Text excerpt:
* begin *

But will the tide of distress reach the golden shores of Weston, Wellesley and Brookline before it finally recedes?

It’s a fair question and one that has sparked a lively debate on the blog.

In one camp are the “location, location, location’’ devotees who appear convinced that no spate of foreclosure auctions will ever taint a Wellesley or Weston.

On the other side are those waiting a little too eagerly for what they confidently predict will be a fall from grace.

Frustration is certainly understandable. Some of the Boston area’s most expensive towns to live in have actually seen their median sale price go up, not down, amid the current bloodbath.

The median price in Wellesley shot past the $1 million mark as of the end of October, compared to $993,500 the same month last year, the Boston-based Warren Group, publisher of Banker & Tradesman, reports. The median price in Weston rose to $1.3 million, up $170,000 over the past year.

But once we subtract for house and town envy, there are some facts to back up the argument that, before it’s all over, everyone will feel a little pain.

An explosion of shoddy, subprime loans to struggling home buyers helped fuel the current foreclosure epidemic. That has led to a stock market crash and a recession that is likely to lead to a new round of foreclosures as more and more people lose their jobs.

* end *

Given information:
* begin *

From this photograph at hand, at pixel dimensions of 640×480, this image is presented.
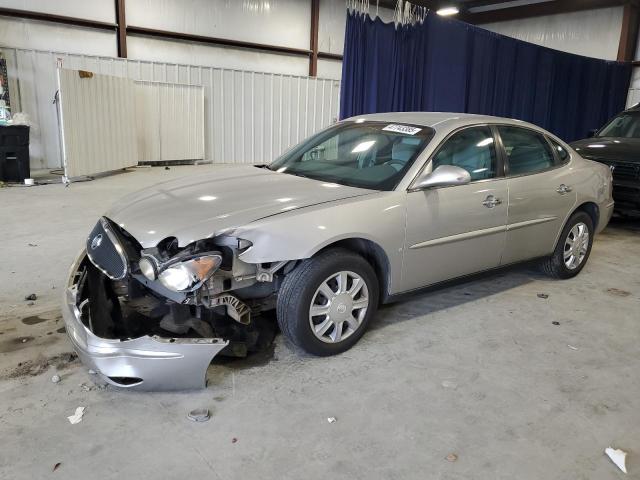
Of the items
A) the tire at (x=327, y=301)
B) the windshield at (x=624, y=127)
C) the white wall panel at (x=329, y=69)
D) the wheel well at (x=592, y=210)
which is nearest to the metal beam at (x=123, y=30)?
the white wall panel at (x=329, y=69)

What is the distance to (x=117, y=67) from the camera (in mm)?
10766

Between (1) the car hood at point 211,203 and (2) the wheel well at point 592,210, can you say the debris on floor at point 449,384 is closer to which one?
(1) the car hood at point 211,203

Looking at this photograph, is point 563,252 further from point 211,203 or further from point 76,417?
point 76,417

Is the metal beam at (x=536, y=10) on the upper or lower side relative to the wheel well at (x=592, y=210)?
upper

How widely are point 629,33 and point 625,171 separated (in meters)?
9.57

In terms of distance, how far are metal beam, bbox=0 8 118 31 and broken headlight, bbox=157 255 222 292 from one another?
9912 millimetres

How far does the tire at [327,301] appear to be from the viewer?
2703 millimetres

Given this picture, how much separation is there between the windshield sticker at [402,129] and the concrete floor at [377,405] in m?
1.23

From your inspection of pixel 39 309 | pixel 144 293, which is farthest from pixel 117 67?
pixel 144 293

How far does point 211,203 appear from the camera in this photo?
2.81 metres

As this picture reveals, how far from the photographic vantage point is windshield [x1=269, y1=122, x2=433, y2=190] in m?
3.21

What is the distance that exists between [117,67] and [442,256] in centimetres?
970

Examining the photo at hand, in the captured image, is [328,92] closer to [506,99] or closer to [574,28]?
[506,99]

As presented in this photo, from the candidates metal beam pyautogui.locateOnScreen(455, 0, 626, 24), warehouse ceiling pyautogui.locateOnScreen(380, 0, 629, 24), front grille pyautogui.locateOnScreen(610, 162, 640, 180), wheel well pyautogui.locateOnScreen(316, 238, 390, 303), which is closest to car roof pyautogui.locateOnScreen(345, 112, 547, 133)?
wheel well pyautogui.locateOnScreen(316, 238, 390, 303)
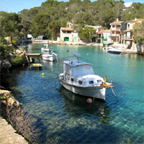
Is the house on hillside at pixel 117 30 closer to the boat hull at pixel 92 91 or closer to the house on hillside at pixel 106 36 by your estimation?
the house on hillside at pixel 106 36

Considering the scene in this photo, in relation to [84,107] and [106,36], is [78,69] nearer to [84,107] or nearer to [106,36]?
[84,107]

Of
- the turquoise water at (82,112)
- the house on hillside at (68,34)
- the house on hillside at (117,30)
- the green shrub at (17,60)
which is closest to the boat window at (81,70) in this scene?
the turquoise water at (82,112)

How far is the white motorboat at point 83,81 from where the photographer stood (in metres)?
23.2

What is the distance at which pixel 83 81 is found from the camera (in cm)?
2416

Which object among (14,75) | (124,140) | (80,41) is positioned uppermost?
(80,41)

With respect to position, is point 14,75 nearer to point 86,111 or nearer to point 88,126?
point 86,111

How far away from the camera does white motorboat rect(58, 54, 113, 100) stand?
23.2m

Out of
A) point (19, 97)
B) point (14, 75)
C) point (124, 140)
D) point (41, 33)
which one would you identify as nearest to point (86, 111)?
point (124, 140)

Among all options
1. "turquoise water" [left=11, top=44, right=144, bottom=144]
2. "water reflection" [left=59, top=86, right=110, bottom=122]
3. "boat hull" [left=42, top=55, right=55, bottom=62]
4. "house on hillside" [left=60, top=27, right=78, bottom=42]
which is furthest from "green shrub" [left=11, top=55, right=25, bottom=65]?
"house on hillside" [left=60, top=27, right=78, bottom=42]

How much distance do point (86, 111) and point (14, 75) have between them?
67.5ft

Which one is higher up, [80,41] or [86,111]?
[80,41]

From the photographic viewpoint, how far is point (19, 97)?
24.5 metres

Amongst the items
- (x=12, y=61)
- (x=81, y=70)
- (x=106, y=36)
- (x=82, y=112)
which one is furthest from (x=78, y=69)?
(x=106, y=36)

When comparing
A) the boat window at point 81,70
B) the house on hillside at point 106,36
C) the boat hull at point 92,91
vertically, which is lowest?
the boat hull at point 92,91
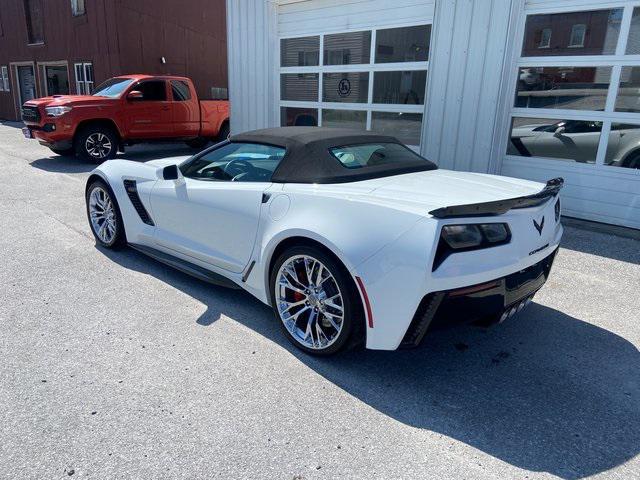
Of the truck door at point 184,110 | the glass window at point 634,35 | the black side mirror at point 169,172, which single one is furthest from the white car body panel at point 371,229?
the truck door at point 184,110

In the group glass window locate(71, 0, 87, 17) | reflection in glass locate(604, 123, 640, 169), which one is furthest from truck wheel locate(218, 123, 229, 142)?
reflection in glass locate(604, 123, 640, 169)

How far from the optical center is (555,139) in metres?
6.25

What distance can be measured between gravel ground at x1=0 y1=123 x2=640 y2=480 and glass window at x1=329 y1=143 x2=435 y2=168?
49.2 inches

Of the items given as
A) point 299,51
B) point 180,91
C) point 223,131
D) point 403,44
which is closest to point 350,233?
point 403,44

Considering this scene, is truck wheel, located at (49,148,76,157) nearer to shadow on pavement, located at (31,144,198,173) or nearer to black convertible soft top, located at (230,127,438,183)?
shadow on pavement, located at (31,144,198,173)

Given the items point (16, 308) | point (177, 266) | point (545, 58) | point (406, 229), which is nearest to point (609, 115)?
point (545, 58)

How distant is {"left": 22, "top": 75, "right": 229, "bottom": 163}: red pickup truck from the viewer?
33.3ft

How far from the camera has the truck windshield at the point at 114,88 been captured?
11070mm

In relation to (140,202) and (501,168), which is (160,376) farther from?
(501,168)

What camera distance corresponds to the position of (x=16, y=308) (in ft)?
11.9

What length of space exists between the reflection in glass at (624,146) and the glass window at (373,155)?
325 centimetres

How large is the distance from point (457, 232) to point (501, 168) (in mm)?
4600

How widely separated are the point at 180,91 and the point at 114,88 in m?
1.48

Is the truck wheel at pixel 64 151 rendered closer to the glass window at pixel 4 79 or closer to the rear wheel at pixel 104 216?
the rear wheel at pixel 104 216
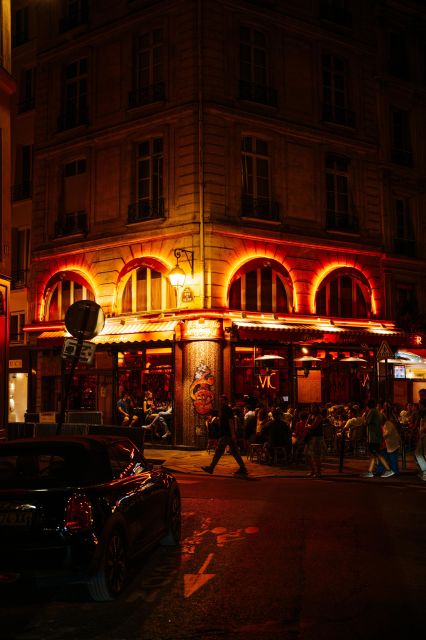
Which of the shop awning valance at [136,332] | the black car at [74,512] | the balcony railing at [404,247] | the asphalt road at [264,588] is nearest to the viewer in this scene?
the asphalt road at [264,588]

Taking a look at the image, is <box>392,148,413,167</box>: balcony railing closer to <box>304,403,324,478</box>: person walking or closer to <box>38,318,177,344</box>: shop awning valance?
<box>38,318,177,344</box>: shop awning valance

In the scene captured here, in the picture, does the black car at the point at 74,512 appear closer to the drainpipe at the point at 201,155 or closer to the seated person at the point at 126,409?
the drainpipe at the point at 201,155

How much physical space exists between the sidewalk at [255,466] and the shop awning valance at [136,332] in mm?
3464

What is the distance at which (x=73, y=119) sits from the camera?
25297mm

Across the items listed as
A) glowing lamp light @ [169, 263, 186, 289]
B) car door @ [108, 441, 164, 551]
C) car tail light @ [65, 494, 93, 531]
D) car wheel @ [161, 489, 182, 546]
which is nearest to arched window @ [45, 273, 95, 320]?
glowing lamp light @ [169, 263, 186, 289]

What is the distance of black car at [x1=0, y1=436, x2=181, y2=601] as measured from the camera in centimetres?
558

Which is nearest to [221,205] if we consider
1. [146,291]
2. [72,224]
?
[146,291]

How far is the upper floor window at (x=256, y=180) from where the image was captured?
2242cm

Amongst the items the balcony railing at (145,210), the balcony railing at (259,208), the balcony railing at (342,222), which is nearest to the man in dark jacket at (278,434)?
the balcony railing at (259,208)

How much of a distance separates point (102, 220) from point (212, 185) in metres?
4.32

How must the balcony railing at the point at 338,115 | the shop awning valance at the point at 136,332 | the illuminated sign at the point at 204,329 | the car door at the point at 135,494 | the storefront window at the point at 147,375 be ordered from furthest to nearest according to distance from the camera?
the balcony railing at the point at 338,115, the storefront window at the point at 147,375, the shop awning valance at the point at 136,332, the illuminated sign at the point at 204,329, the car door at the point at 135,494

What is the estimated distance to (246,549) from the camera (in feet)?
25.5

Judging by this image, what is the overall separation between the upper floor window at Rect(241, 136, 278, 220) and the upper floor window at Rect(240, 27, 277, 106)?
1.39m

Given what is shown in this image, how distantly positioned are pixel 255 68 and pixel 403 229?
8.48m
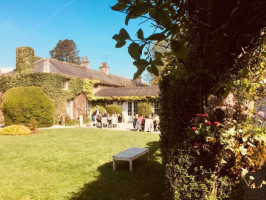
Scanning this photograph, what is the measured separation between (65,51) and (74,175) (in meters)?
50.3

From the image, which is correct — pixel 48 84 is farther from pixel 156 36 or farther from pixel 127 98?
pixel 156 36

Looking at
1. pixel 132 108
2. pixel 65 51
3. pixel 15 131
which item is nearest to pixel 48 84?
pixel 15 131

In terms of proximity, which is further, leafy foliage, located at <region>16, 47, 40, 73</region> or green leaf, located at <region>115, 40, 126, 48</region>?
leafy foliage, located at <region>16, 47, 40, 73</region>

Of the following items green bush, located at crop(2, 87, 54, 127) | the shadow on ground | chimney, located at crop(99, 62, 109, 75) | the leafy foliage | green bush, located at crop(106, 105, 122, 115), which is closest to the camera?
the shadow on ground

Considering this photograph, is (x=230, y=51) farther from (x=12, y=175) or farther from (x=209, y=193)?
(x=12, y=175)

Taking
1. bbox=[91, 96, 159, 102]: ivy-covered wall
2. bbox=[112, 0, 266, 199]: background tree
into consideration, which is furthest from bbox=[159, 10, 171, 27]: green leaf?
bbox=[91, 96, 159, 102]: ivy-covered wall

* end *

Short problem:
Give again the part of the home prices article between "In one camp" and "the current bloodbath.", inclusive, copying it exactly.

Task response:
In one camp are the “location, location, location’’ devotees who appear convinced that no spate of foreclosure auctions will ever taint a Wellesley or Weston.

On the other side are those waiting a little too eagerly for what they confidently predict will be a fall from grace.

Frustration is certainly understandable. Some of the Boston area’s most expensive towns to live in have actually seen their median sale price go up, not down, amid the current bloodbath.